Records from a spatial question set
· · ·

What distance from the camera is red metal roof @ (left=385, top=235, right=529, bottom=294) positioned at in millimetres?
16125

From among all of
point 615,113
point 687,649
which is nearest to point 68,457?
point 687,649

· · ·

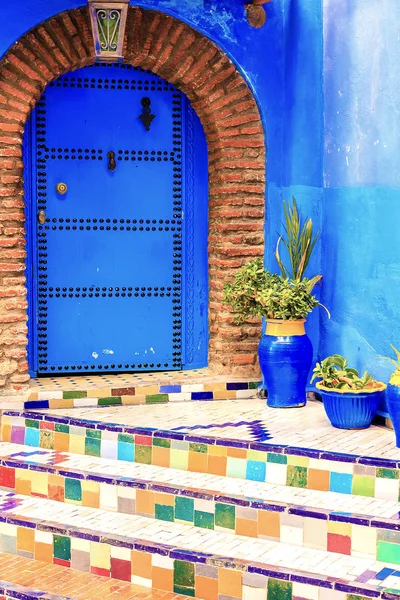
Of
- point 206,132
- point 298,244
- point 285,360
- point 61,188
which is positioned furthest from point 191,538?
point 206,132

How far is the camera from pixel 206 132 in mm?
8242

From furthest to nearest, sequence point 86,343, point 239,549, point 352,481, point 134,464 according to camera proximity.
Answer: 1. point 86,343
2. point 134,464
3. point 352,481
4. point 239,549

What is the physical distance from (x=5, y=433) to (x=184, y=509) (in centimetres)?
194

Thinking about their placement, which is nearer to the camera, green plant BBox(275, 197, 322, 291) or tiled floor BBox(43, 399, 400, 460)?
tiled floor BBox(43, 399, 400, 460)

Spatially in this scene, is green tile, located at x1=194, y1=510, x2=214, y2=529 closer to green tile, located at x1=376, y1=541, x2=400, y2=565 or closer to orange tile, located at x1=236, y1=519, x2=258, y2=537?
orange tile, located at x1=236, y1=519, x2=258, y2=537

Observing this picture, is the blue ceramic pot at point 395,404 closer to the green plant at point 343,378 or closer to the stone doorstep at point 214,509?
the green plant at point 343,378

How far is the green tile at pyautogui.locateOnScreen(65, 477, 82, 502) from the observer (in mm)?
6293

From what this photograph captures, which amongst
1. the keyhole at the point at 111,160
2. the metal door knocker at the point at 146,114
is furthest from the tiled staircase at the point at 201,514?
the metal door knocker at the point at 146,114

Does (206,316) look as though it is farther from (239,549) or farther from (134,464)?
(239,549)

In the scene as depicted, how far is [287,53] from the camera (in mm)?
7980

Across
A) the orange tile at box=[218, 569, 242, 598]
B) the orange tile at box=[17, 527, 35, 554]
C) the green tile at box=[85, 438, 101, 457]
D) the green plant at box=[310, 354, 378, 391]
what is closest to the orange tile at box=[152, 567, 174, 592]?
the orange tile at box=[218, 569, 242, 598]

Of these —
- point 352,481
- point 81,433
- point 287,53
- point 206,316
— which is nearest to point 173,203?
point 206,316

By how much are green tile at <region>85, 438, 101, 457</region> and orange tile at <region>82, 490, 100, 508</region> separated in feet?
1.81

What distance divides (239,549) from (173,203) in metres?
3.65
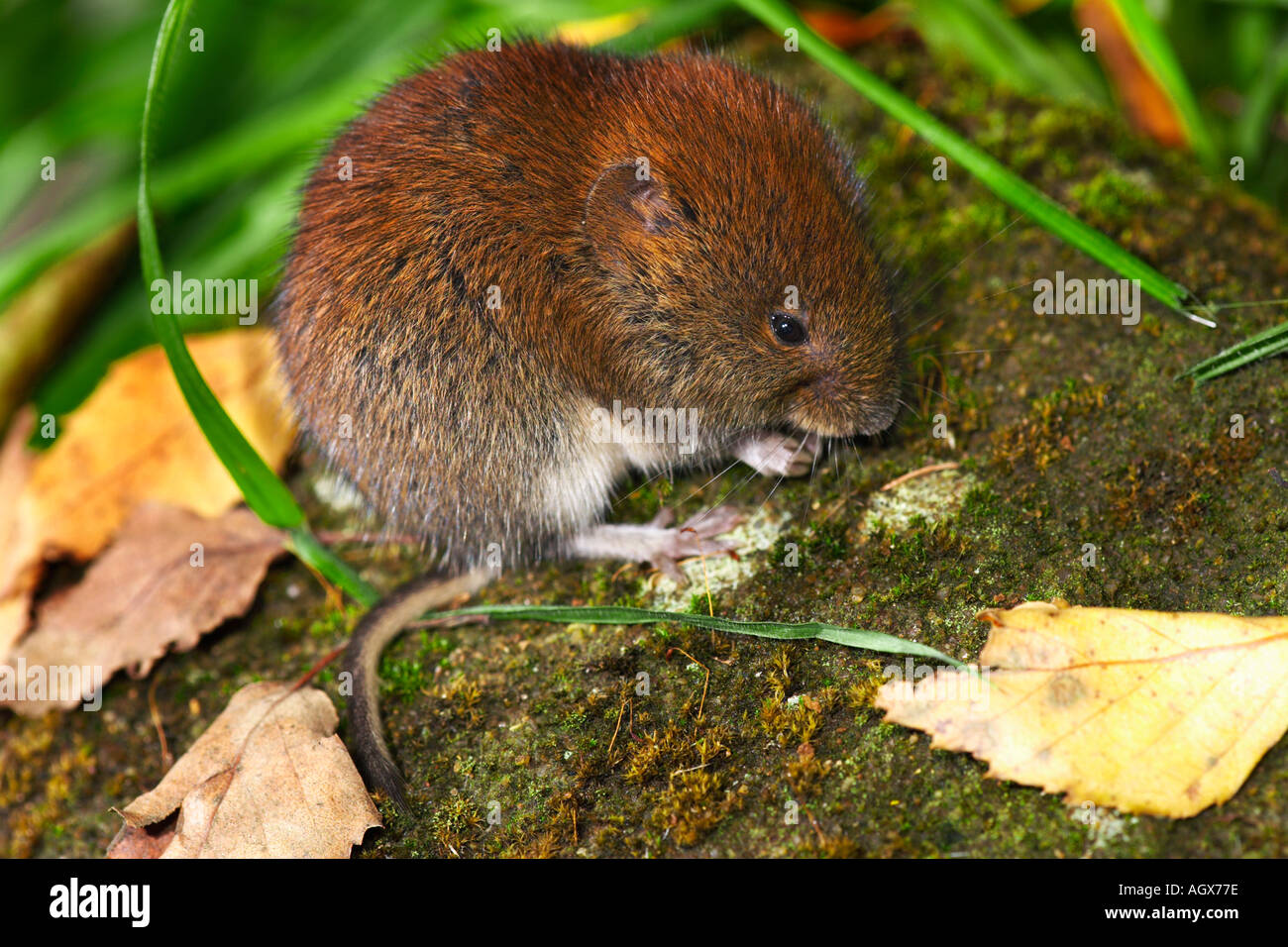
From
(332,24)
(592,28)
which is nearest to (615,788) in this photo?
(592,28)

· · ·

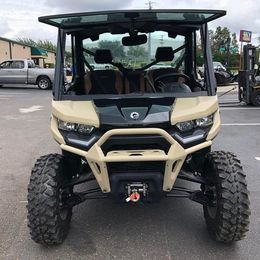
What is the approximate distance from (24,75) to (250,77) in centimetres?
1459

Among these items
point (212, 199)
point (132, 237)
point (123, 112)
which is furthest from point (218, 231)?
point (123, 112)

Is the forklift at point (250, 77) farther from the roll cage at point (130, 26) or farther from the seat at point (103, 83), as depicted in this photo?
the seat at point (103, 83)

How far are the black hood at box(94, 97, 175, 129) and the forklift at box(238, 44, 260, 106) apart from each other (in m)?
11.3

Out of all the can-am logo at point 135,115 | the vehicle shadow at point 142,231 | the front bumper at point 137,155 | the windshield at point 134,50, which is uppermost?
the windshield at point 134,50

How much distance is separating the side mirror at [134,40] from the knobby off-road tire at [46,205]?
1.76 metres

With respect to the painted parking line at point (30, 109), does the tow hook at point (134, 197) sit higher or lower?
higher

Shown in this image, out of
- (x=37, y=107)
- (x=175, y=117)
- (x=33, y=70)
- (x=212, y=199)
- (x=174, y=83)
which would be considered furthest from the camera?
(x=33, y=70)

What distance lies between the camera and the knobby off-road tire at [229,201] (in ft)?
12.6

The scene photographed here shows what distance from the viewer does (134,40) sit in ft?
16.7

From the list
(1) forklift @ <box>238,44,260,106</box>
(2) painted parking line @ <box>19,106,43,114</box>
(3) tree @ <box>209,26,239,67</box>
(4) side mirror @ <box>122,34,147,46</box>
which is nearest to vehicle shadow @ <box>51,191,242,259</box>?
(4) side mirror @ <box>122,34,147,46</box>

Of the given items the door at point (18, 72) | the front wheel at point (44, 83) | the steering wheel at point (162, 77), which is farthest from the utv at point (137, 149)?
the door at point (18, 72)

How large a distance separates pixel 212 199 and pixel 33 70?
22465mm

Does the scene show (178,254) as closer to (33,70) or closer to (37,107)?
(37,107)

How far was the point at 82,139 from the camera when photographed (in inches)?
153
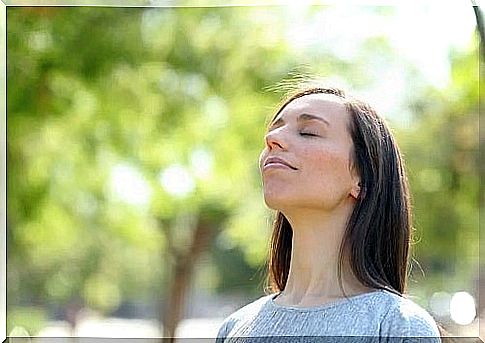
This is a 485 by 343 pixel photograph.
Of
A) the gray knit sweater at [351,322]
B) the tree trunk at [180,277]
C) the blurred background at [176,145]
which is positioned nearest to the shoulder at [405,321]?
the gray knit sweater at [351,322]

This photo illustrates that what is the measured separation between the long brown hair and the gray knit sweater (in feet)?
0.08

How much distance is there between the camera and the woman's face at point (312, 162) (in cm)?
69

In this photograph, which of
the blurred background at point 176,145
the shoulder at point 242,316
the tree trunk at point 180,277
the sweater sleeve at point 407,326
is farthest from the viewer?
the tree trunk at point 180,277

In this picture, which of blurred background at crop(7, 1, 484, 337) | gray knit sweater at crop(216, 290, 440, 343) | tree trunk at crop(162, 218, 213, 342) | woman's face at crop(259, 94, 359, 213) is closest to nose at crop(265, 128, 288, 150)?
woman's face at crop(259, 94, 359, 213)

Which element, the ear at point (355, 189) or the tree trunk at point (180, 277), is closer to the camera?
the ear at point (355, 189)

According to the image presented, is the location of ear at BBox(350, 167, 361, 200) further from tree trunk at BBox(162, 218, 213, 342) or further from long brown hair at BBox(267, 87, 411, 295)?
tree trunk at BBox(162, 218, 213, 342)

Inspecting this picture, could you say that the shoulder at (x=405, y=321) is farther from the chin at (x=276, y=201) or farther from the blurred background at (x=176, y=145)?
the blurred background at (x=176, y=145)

· · ·

> Challenge
Return every line in the records above that contains the string "shoulder", treating case as significant.

> Answer to the exercise
which is positioned nearest to the shoulder at [405,321]?
the shoulder at point 242,316
Inspecting this picture, could you say that the shoulder at (x=405, y=321) is farther from the chin at (x=276, y=201) or farther from the blurred background at (x=176, y=145)?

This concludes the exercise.